:: Work order ::
Would you return each record that follows word for word, without its pictures?

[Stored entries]
#####

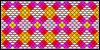 Normal pattern #17945 variation #75306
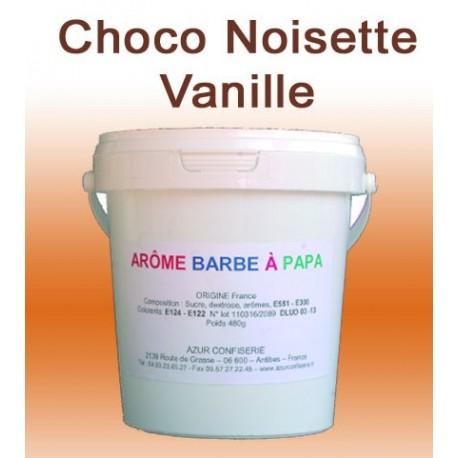 Arôme barbe à papa choco-noisette-vanille 480 Grs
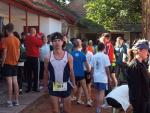 maraton2010001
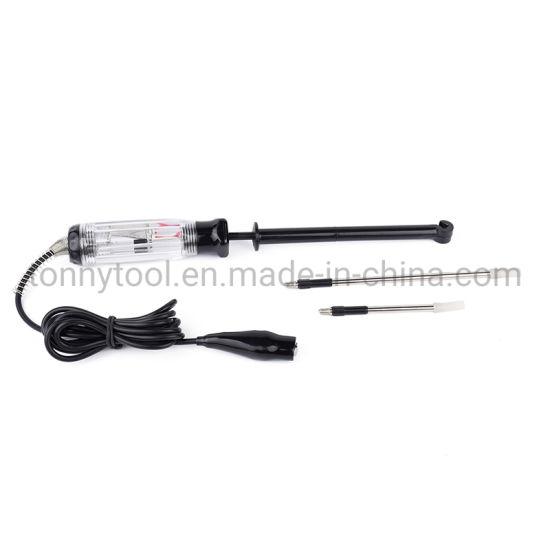 Details about  /Car Voltage Circuit Tester Pencil Diagnostic Tool For 6V//12V//24V DC Test Light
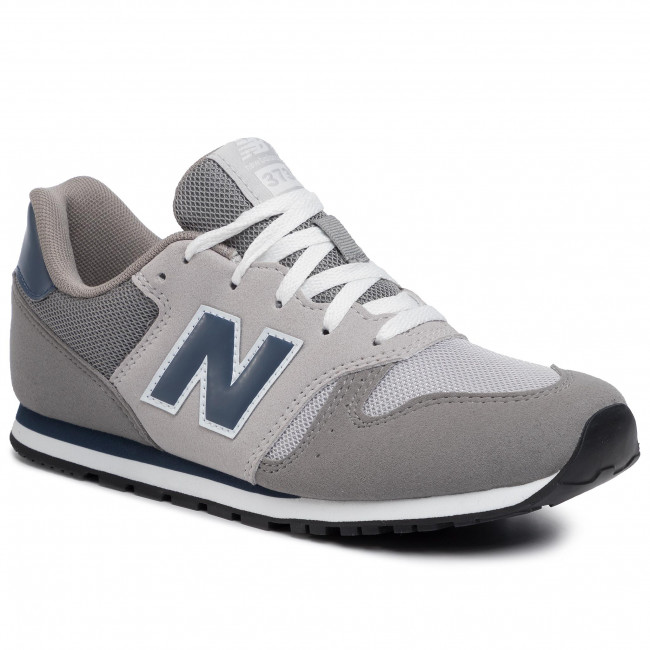 Sneakers NEW BALANCE - YC373KG Grigio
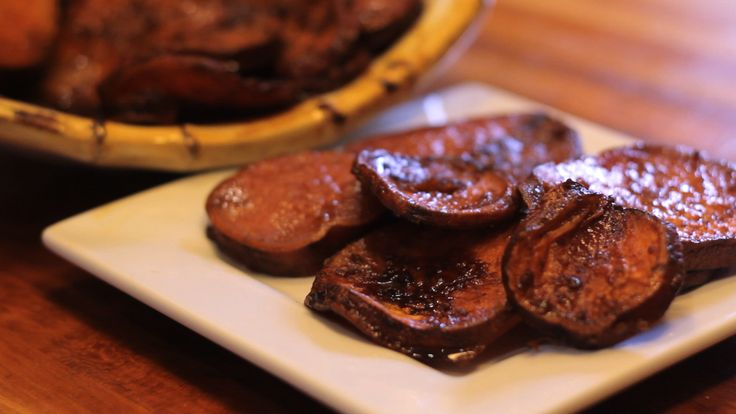 """Goldhouse Gourmet: eHow Video: """"How to Make Southern Candied Yams"""""""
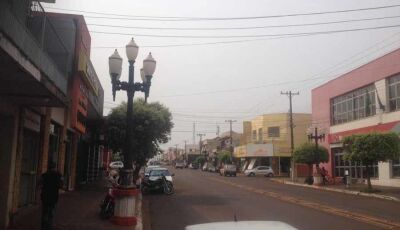 Onda de calor pode trazer chuva para Fátima do Sul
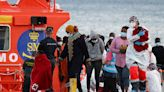 Dozens of migrants rescued by Spanish coast guard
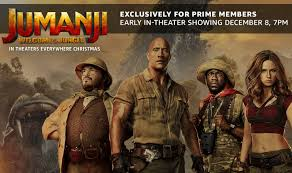 amazon prime members get early access to new jumanji movie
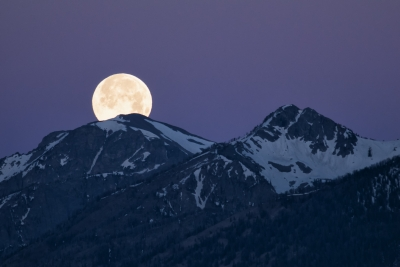 Super Moon Setting Behind The Tetons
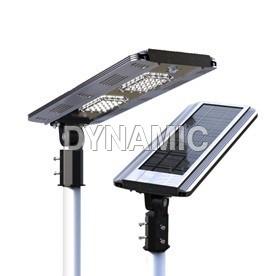 1200 Lumens Fully Automatic LED Solar Street Light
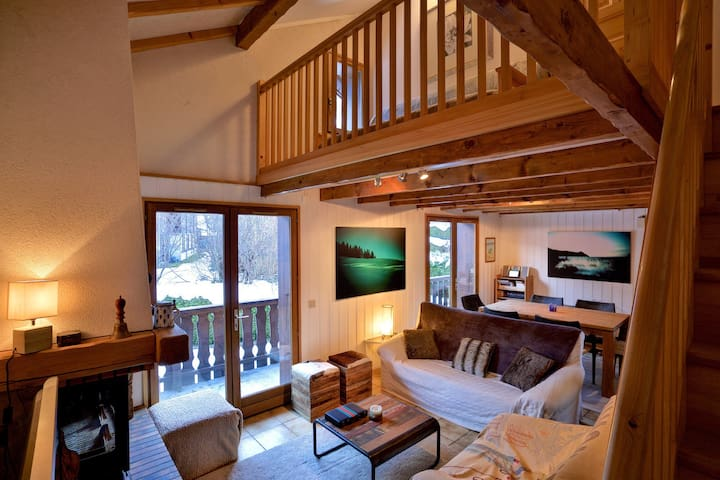 Chalet Ads - 3 dbl bedrooms - Les Houches - Chalet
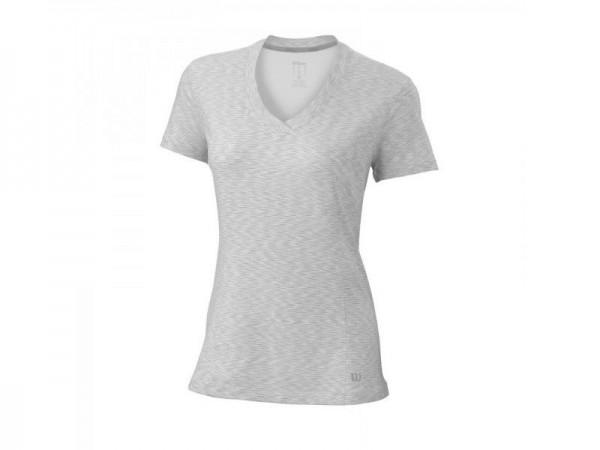 Wilson Damen Striated Cap Sleeve Top weiss Tennisbekleidung 2016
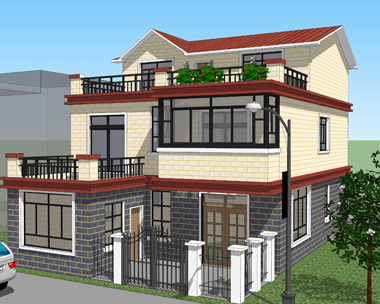 该站别墅设计图纸大多为别墅成功建设案例,全为打印的实物图纸,效果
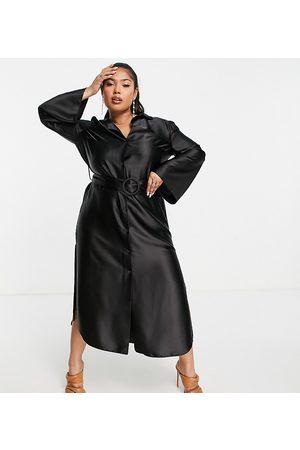 ASOS ASOS DESIGN Curve wide sleeve satin belted midi shirt dress in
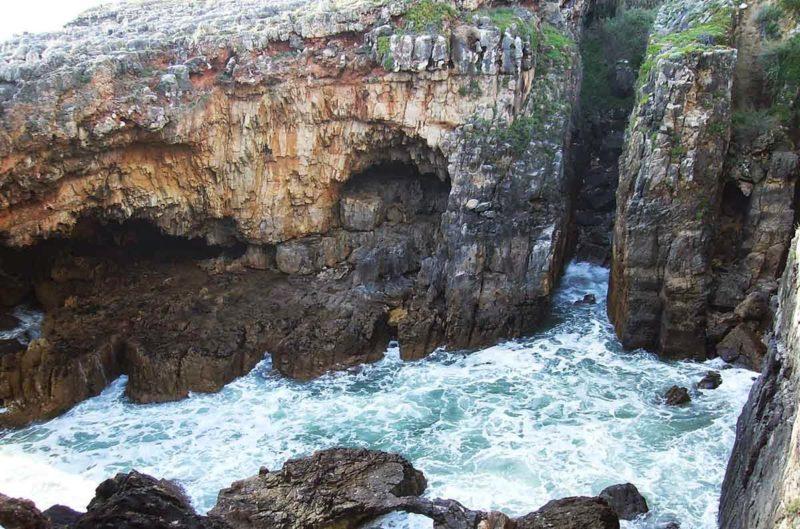 A Boca do Inferno, Cascais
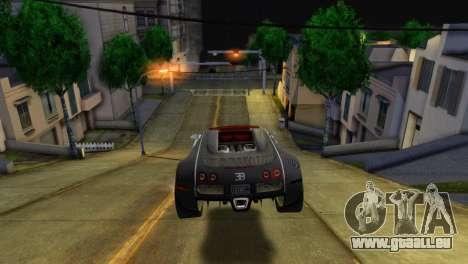 ENB Version 1.5.1 pour GTA San Andreas sixième écran
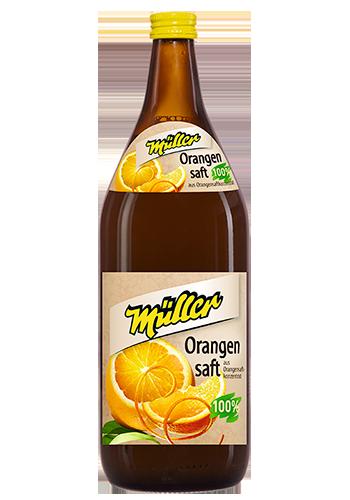 orangensaft_1l_500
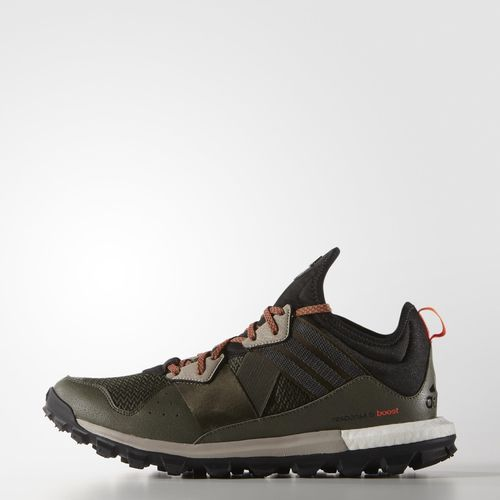 adidas Trail Runner Response Boost Shoes - Black | adidas Australia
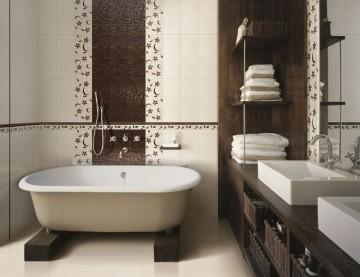 Современный дизайн плитки в ванной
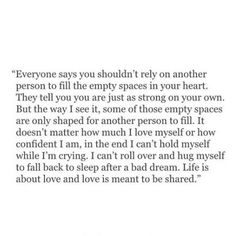 I'm tired of going to bed alone, of not having someone to share life with. But i also know I'm not truly ready for the relationship i want and need just yet. This inbetween place is hard and takes its toll at times.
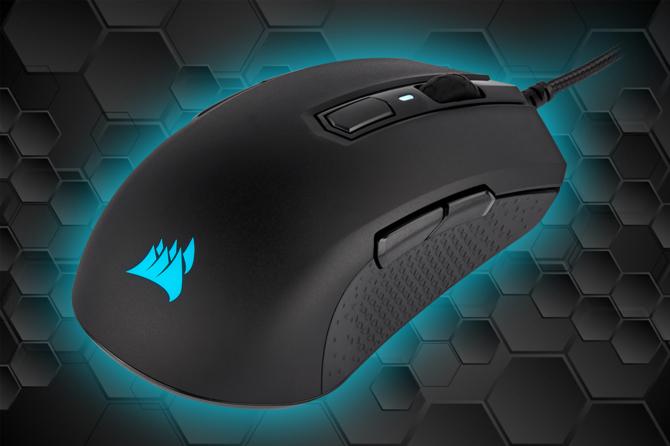 Test myszy Corsair M55 RGB PRO - dość klasycznie, ale i gamingowo [1]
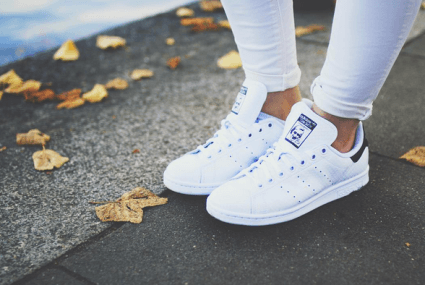 7 ways to style your Stan Smith sneakers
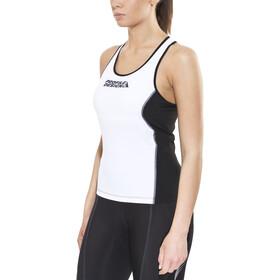 Profile Design ID Tri Top Damen black/white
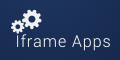 Iframe Apps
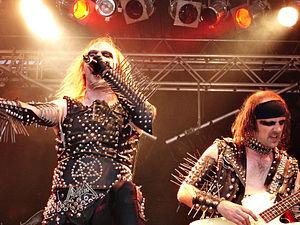 Nifelheim - Nifelheim live in 2006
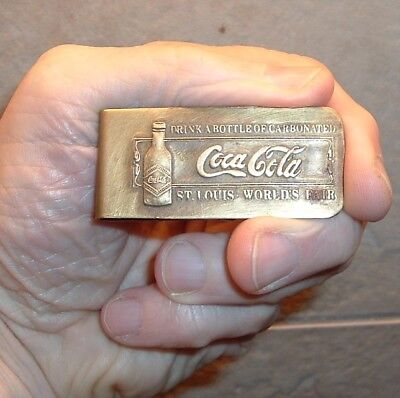 Coca Cola money Clip Coke Brass Money Holder OLD Free ship Fantasy!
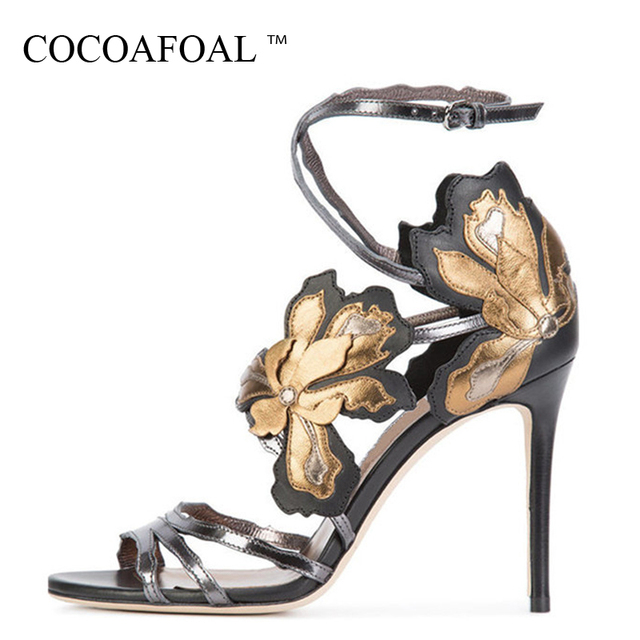 COCOAFOAL Women Fetish High Heels Embroider Sandals Plus Size 33 43 Peep Toe Shoes Sexy Blue Pink Grey Open Toe Heels Sandals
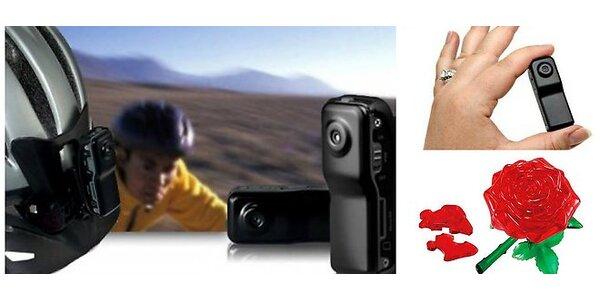 Športová DV Mini kamera za jedinečnú cenu 19,90 €, vrátane poštovného + zadarmo…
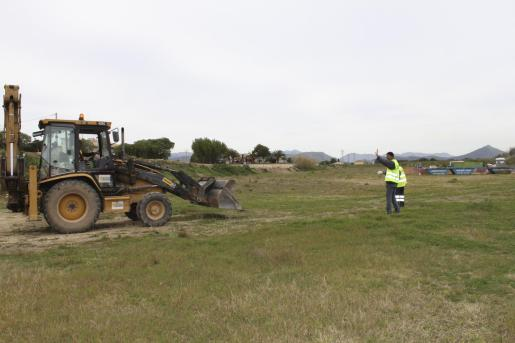 La polémica en torno al campo de golf de Son Bosc continúa.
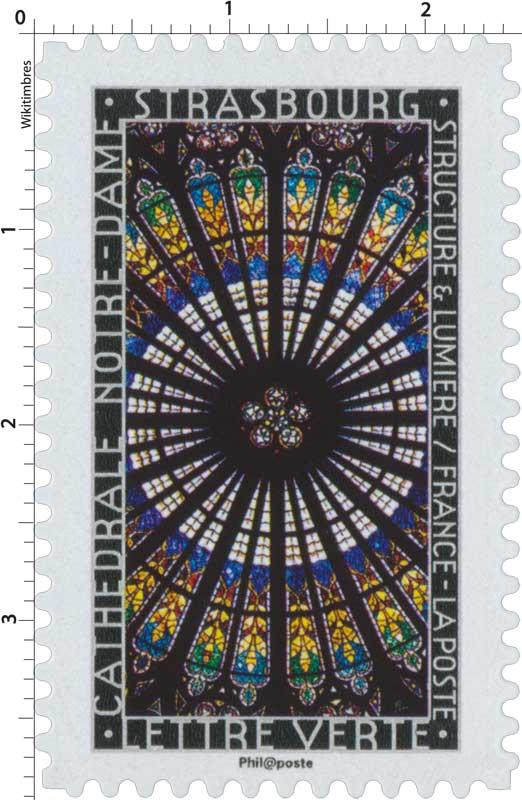 2016 Structure et lumière . Cathédrale Notre-Dame . Strasbourg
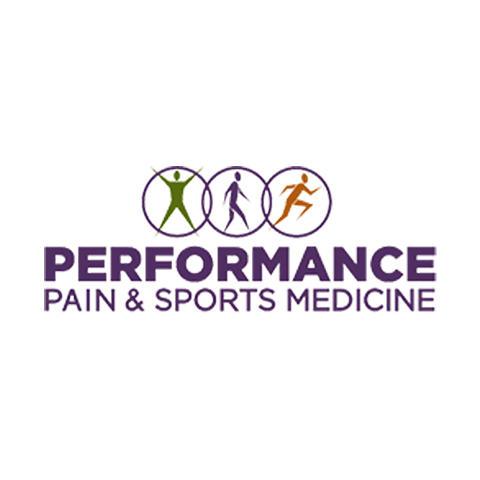 Performance Pain & Sports Medicine image 0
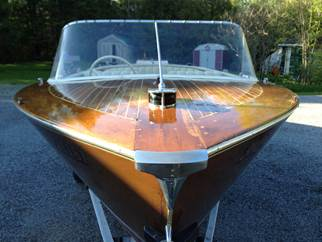 1967 Greavette – Wooden Classic 17 ft-Reduced by 3k!!!!!!!!!!!!  SOLD!!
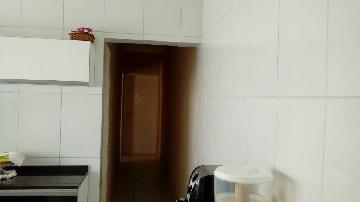 Comprar Casa / em Bairros em Sorocaba R$ 258.000,00 - Foto 9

#####

:: Exercise solution ::
 Normal pattern #17945 variation #75306
 Arôme barbe à papa choco-noisette-vanille 480 Grs
 maraton2010001
 Details about  /Car Voltage Circuit Tester Pencil Diagnostic Tool For 6V//12V//24V DC Test Light
 Sneakers NEW BALANCE - YC373KG Grigio
 """Goldhouse Gourmet: eHow Video: """"How to Make Southern Candied Yams"""""""
 Onda de calor pode trazer chuva para Fátima do Sul
 Dozens of migrants rescued by Spanish coast guard
 amazon prime members get early access to new jumanji movie
 Super Moon Setting Behind The Tetons
 1200 Lumens Fully Automatic LED Solar Street Light
 Chalet Ads - 3 dbl bedrooms - Les Houches - Chalet
 Wilson Damen Striated Cap Sleeve Top weiss Tennisbekleidung 2016
 该站别墅设计图纸大多为别墅成功建设案例,全为打印的实物图纸,效果
 ASOS ASOS DESIGN Curve wide sleeve satin belted midi shirt dress in
 A Boca do Inferno, Cascais
 ENB Version 1.5.1 pour GTA San Andreas sixième écran
 orangensaft_1l_500
 adidas Trail Runner Response Boost Shoes - Black | adidas Australia
 Современный дизайн плитки в ванной
 I'm tired of going to bed alone, of not having someone to share life with. But i also know I'm not truly ready for the relationship i want and need just yet. This inbetween place is hard and takes its toll at times.
 Test myszy Corsair M55 RGB PRO - dość klasycznie, ale i gamingowo [1]
 7 ways to style your Stan Smith sneakers
 Profile Design ID Tri Top Damen black/white
 Iframe Apps
 Nifelheim - Nifelheim live in 2006
 Coca Cola money Clip Coke Brass Money Holder OLD Free ship Fantasy!
 COCOAFOAL Women Fetish High Heels Embroider Sandals Plus Size 33 43 Peep Toe Shoes Sexy Blue Pink Grey Open Toe Heels Sandals
 Športová DV Mini kamera za jedinečnú cenu 19,90 €, vrátane poštovného + zadarmo…
 La polémica en torno al campo de golf de Son Bosc continúa.
 2016 Structure et lumière . Cathédrale Notre-Dame . Strasbourg
 Performance Pain & Sports Medicine image 0
 1967 Greavette – Wooden Classic 17 ft-Reduced by 3k!!!!!!!!!!!!  SOLD!!
 Comprar Casa / em Bairros em Sorocaba R$ 258.000,00 - Foto 9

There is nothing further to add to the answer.